Hier wäre die Aufgabe der Außenpolitik der betroffenen "Nachfolgeländer", und das heißt: ganz Mitteleuropas, auf Jahre intensiv beschäftigt. Ein Prozeß würde in Gang kommen, der Herzen und Gehirne der Bevölkerungen ganz neu inspirieren und ihren Willen zur Lebensgestaltung neu entfachen würde. Und sei es durch Überzeugungsarbeit. Denn die meisten dieser Nachfolgestaaten haben genau das getan, was ihnen mit der Monarchie, die viele - kurzsichtig und falsch - selbst nicht mehr wollten: Sie mußten sich sofort einen Anschlußpartner suchen, einen größeren politischen Raum, in den sie eingehen konnten, weil ihr außenpolitisches Gewicht viel zu gering war. Ihre Souveränität - Hauptmerkmal eines Staates - also nicht gegeben bzw. zumindest permanent gefährdet war. Über deren Sinnhaftigkeit man sehr berechtigt streiten kann. Wenn etwa die Tschechen und Polen die USA suchten, oder die Ungarn die EU (was es wohl vielfach bereits bereut). Manche würden gewiß nach wie vor Abneigungen zeigen. Aber so erst entsteht ein Argumente- und Sinngebäude, an dem gearbeitet werden kann.

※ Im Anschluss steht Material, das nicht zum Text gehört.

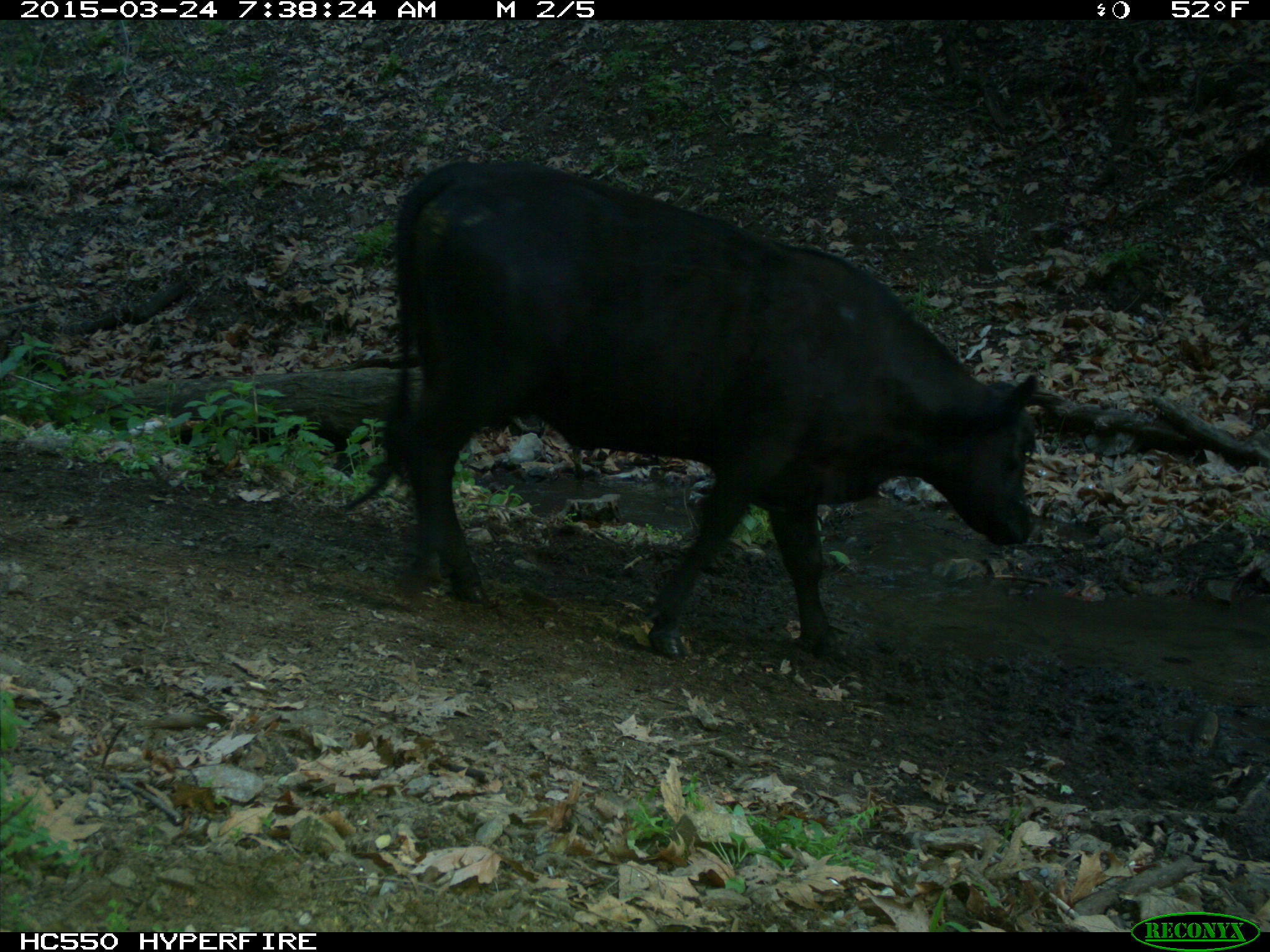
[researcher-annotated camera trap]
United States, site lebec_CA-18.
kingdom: Animalia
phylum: Chordata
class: Mammalia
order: Artiodactyla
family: Bovidae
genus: Bos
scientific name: Bos taurus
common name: domestic cow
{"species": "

Darf man träumen? Darf man sich vorstellen, wie alle diese kleinen Länder ihre Spezialisierungen, die auch mit ihren begrenzten und spezifischen geographischen Räumen zu tun hat, in einem größeren Organismus - als Organe - nicht nur beibehalten, sondern zur wahren Stärke entwickeln könnten? Dann muß Ungarn nicht zwanghaft versuchen, ausländische Industrie ins Land zu holen, die Tschechei Lebensmittelachsen aufbauen, Österreich könnte endlich das einzige was es kann, verwalten, müßte nicht seine kleinstrukturierte Wirtschaft ersatzlos auflösen, Slowenien und Kroatien könnten die Seeanbindung bedeuten, die Westukraine (die eine Nähe zu Polen bzw. einem baltisch-polnisch-ukrainischen Gebilde aus historischen Gründen nicht akzeptieren wird) die Kornkammer sein, usw. usf. In einem Dreieck Alpen - Karpaten - Balkan.

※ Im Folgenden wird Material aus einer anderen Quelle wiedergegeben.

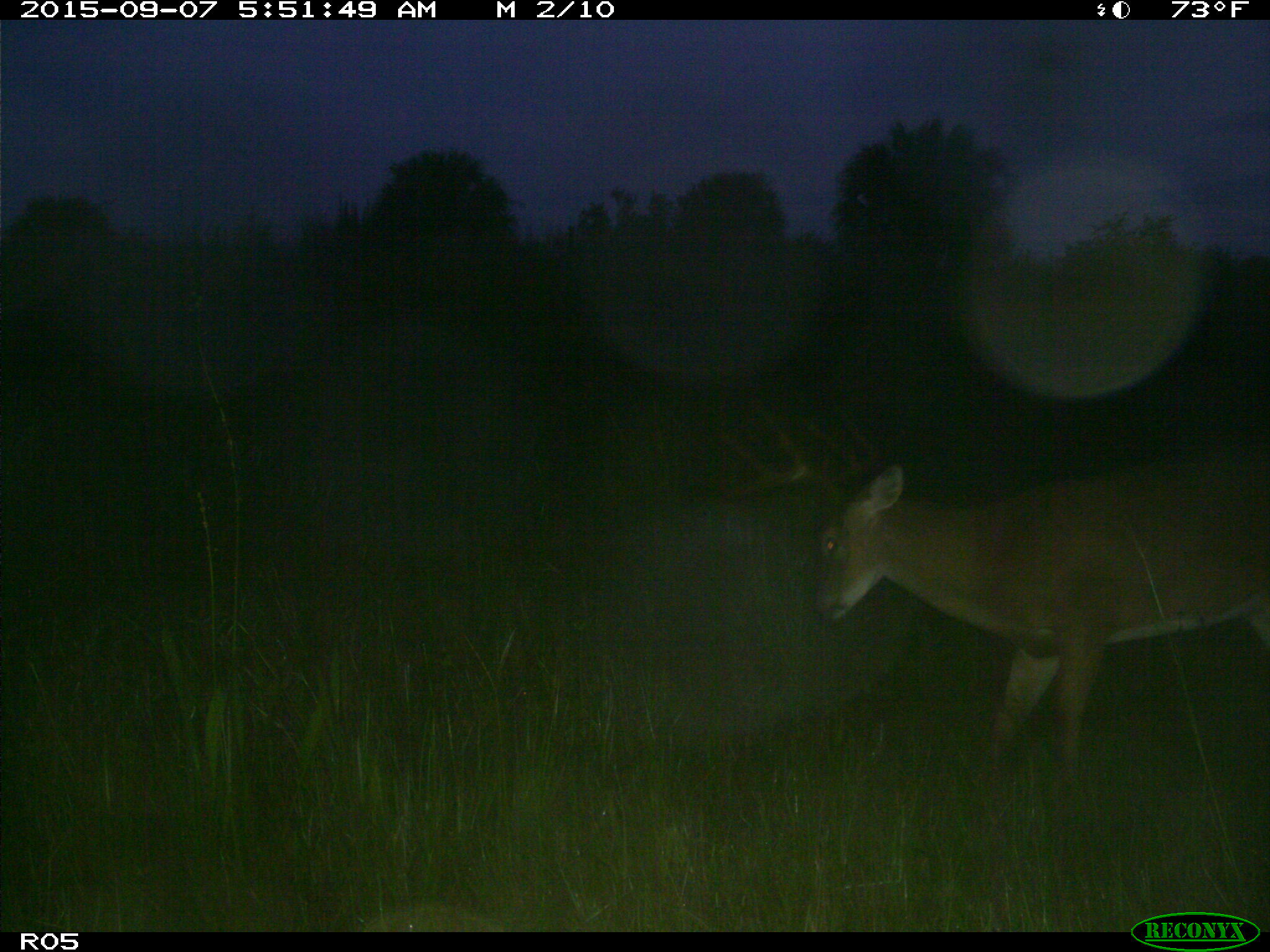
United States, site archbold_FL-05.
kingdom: Animalia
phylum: Chordata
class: Mammalia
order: Artiodactyla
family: Cervidae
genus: Odocoileus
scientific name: Odocoileus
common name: deer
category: unidentified deer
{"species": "unidentified deer (deer) (Odocoileus)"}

Das hat auch die EU versprochen? Ja, aber es ist nicht eingetreten. Denn es gibt Adäquanzen auch und nicht zuletzt in der Größe. Das ist in der freien Natur nicht anders. Es ist auch ein Gesetz menschlicher Kultur, die sich im Staat ihre größte politische Gestalt gefunden hat, die freilich im überstaatlichen Rahmen der Reichsidee bedarf. (Was ist eine UN denn anderes als ein Reichstag?)

Man nehme nur Österreich, das mit dem EU-Beitritt alles, was seine Stärken waren, mit dem man auch die Menschen bei der Abstimmung lockte, ins Nichts aufgelöst bekam. Heute ist das Land so sehr wie noch nie ein lächerlicher Appendix deutscher Politik, und seine Souveränität ist bis zur Unerträglichkeit aufgelöst.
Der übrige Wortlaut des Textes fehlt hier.